I'm currently trying to implement a hashtable/trie, but when I pass in parameters to murmurhash2, it gives back a number but I get run time errors of unsigned int overflow:

test.c:53:12: runtime error: unsigned integer overflow: 24930 * 1540483477 cannot be represented in type 'unsigned int'

test.c:60:4: runtime error: unsigned integer overflow: 2950274797 * 1540483477 cannot be represented in type 'unsigned int' 6265

I've put a bunch of stars(*) on the lines 53 and 60

I'm not sure if I'm passing some parameters wrong. Any help would be greatly appreciated!

#include <stdio.h>
#include <stdlib.h>
#include <string.h>

unsigned int MurmurHash2 ( const void * key, int len, unsigned int seed );

int main(void)
{
   const char* s= "aa";
   unsigned int number= MurmurHash2 (s, (int)strlen(s), 1) % 10000;
   printf("%u\n", number);
}

unsigned int MurmurHash2 ( const void * key, int len, unsigned int seed )
{
// 'm' and 'r' are mixing constants generated offline.
// They're not really 'magic', they just happen to work well.

const unsigned int m = 0x5bd1e995;
const int r = 24;

// Initialize the hash to a 'random' value

unsigned int h = seed ^ len;

// Mix 4 bytes at a time into the hash

const unsigned char * data = (const unsigned char *)key;

while(len >= 4)
{
    unsigned int k = *(unsigned int *)data;

    k *= m;
    k ^= k >> r;
    k *= m;

    h *= m;
    h ^= k;

    data += 4;
    len -= 4;
}

// Handle the last few bytes of the input array

switch(len)
{
case 3: h ^= data[2] << 16;
case 2: h ^= data[1] << 8;
case 1: h ^= data[0];
        h *= m; ************************************************
};

// Do a few final mixes of the hash to ensure the last few
// bytes are well-incorporated.

h ^= h >> 13;
h *= m;   **************************************
h ^= h >> 15;

return h;
}

Answer 1

It seems that you're building with the UBSan option -fsanitize=unsigned-integer-overflow or some other option like -fsanitize=integer that enables this check. The documentation says:

Note that unlike signed integer overflow, unsigned integer is not undefined behavior. However, while it has well-defined semantics, it is often unintentional, so UBSan offers to catch it.

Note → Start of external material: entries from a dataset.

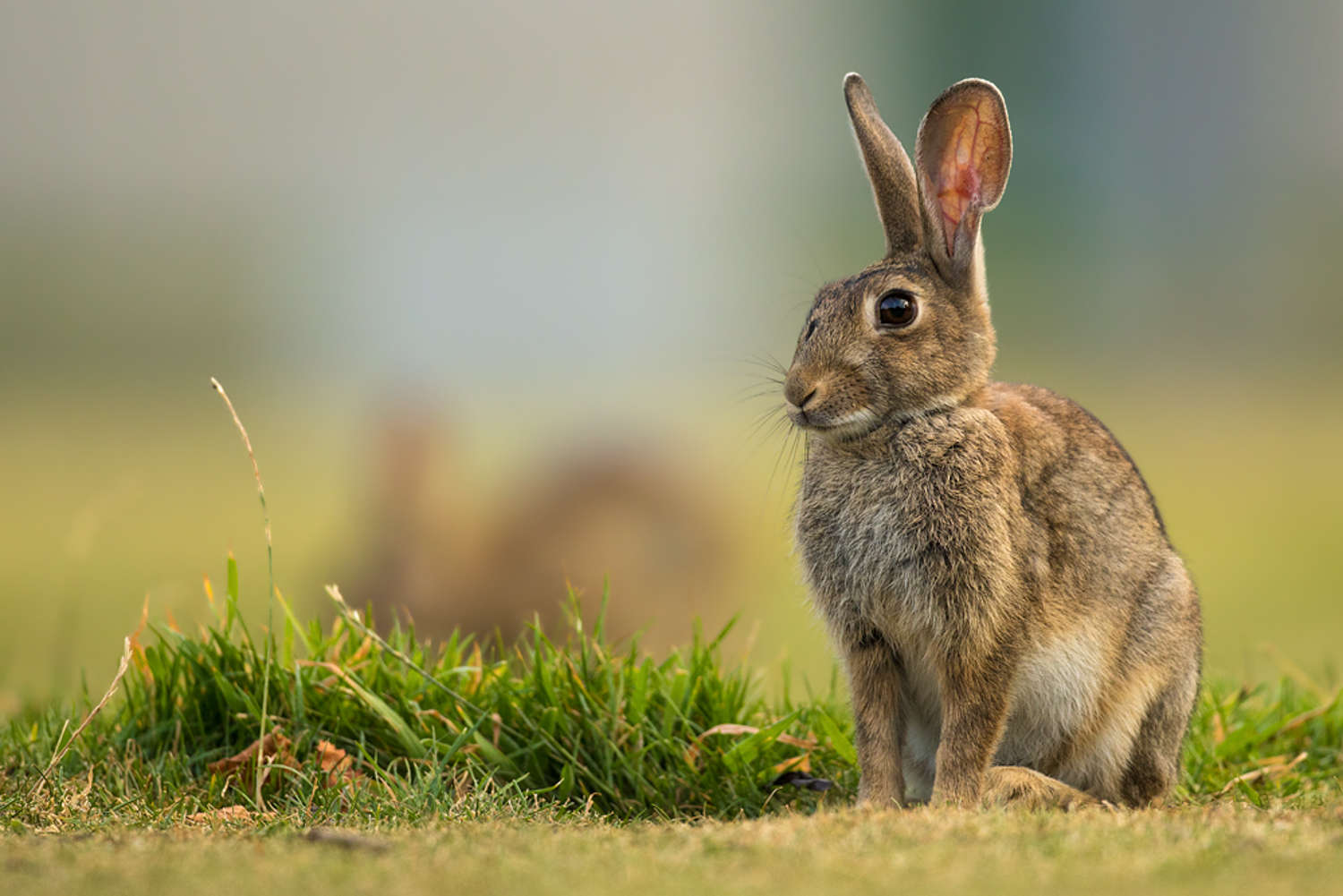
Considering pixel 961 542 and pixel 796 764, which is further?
pixel 796 764

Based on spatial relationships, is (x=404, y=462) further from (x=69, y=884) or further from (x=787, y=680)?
(x=69, y=884)

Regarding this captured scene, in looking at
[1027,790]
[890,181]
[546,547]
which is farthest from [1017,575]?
[546,547]

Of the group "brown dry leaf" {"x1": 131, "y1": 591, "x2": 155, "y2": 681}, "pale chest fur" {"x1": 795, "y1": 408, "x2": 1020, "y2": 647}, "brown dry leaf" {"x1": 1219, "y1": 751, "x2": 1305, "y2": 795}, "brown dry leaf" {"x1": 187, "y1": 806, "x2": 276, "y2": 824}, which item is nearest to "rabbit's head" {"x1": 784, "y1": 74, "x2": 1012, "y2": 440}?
"pale chest fur" {"x1": 795, "y1": 408, "x2": 1020, "y2": 647}

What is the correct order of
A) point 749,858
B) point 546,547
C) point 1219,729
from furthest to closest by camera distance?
point 546,547
point 1219,729
point 749,858

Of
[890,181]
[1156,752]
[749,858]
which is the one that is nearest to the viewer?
[749,858]

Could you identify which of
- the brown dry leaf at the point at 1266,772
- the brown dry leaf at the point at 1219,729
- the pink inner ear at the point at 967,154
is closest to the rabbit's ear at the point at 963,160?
the pink inner ear at the point at 967,154

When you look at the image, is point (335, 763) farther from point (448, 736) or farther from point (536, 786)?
point (536, 786)

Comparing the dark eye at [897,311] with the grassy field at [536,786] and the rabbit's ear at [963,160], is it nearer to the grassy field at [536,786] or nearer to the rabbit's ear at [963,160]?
the rabbit's ear at [963,160]
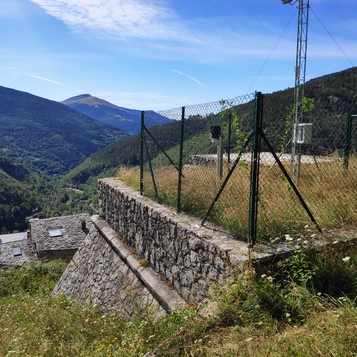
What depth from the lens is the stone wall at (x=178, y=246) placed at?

In the case of MurmurHash, unsigned integer overflow in multiplications is fully intentional, so you should disable the option.

• If you use -fsanitize=unsigned-integer-overflow explicitly, remove it.
• If it is enabled by another option, pass -fno-sanitize=unsigned-integer-overflow.
• Alternatively, annotate the function MurmurHash2 with __attribute__((no_sanitize("unsigned-integer-overflow"))).

Another note: Your code seems to be copied from the 32-bit reference implementation of MurmurHash2 which assumes 32-bit ints. You should consider using uint32_t instead.

Answer 2

unsigned int has a system dependent number of bits.

On most systems, this number is 32 bits (4 bytes) but some systems might use different sizes (i.e. 64bits (8 bytes) on some machines).

However, murmur hash "words" are a specific size. The 64 bit variant requires a 64bit unsigned type and the 32 bit variant requires a 32bit unsigned type.

This inconsistency can be resolved by using the uint64_t or uint32_t types defined in <stdint.h>.

I would add that the suffix UL (unsigned long) should probably be added to any numerical constants you use. i.e. 2950274797UL * 1540483477UL.

As indicated by @nwellnhof, your code seems to use the 32 bit variant of the algorithm.

The overflow in the multiply instruction is normal in these cases (where the result larger than the number of available bits and is truncated). This loss of data is acceptable as part of the hashing process.

Consider informing the compiler about the expected result using:

 h = (uint32_t)(((uint64_t)h * m) & 0xFFFFFFFF)

Good Luck!